Your objective: Edit the lines from the one containing "As displayed in" up to and including the one containing "nearer to the ground", changing "ocean" to "sea" and leaving everything else as it is. Return only those lines.

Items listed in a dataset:
__________________________________________________

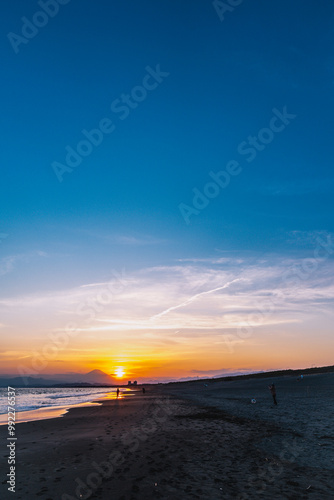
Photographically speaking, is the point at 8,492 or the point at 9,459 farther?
the point at 9,459

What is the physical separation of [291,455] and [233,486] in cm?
457

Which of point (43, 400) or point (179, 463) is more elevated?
point (179, 463)

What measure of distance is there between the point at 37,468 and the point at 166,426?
10.7 metres

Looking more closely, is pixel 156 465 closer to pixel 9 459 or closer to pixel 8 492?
pixel 8 492

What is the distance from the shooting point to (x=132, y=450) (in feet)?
Result: 44.9

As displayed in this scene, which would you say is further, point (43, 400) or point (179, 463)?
point (43, 400)

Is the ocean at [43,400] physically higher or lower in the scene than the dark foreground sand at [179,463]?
lower

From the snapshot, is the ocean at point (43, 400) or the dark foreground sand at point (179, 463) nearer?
the dark foreground sand at point (179, 463)

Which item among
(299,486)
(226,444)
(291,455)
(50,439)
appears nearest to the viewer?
(299,486)

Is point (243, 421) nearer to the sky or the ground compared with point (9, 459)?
nearer to the ground

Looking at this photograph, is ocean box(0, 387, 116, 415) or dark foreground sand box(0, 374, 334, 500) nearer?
dark foreground sand box(0, 374, 334, 500)

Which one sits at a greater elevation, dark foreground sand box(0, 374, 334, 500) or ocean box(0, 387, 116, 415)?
dark foreground sand box(0, 374, 334, 500)

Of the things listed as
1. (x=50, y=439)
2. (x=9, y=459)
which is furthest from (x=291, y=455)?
(x=50, y=439)

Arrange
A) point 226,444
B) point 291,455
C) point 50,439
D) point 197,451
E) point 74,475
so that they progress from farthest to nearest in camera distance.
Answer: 1. point 50,439
2. point 226,444
3. point 197,451
4. point 291,455
5. point 74,475
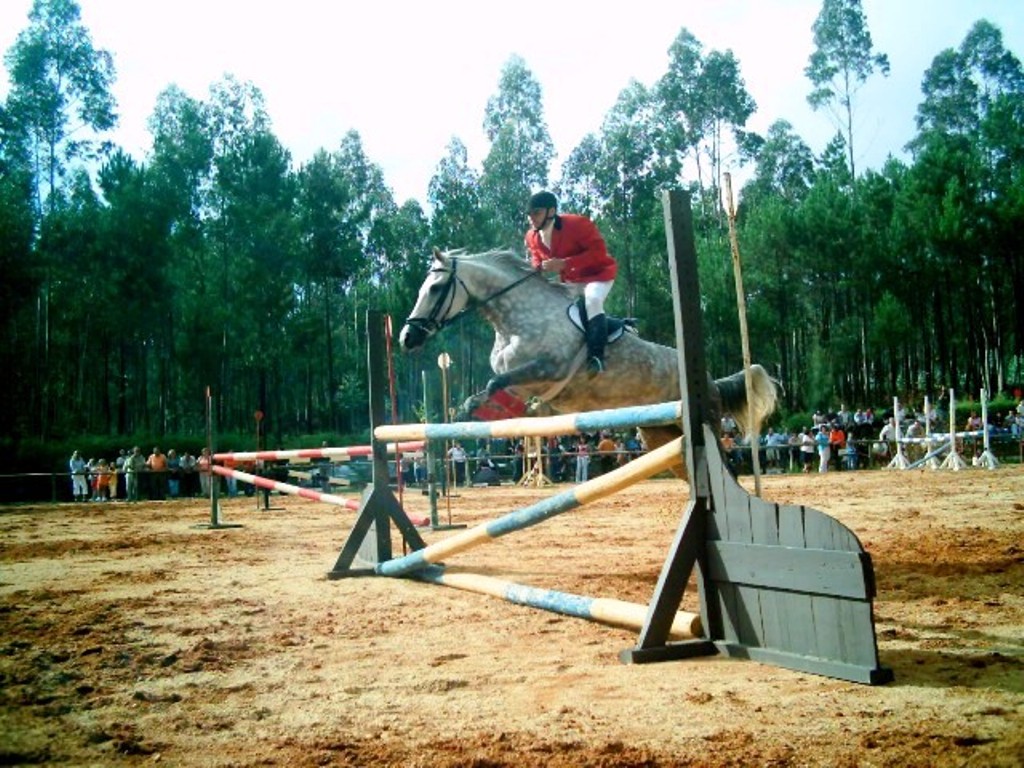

__________________________________________________

Answer in full:
As displayed in this scene, which would you say is further, point (43, 400) or point (179, 463)?
point (43, 400)

Is the sea at [43,400] physically higher or lower in the scene than the dark foreground sand at [179,463]?
lower

From the snapshot, is the sea at point (43, 400) or the dark foreground sand at point (179, 463) nearer?
the dark foreground sand at point (179, 463)

Which item among
(299,486)
(226,444)
(291,455)
(50,439)
appears nearest to the viewer?
(299,486)

Is point (243, 421) nearer to the sky or the ground compared with point (9, 459)?
nearer to the ground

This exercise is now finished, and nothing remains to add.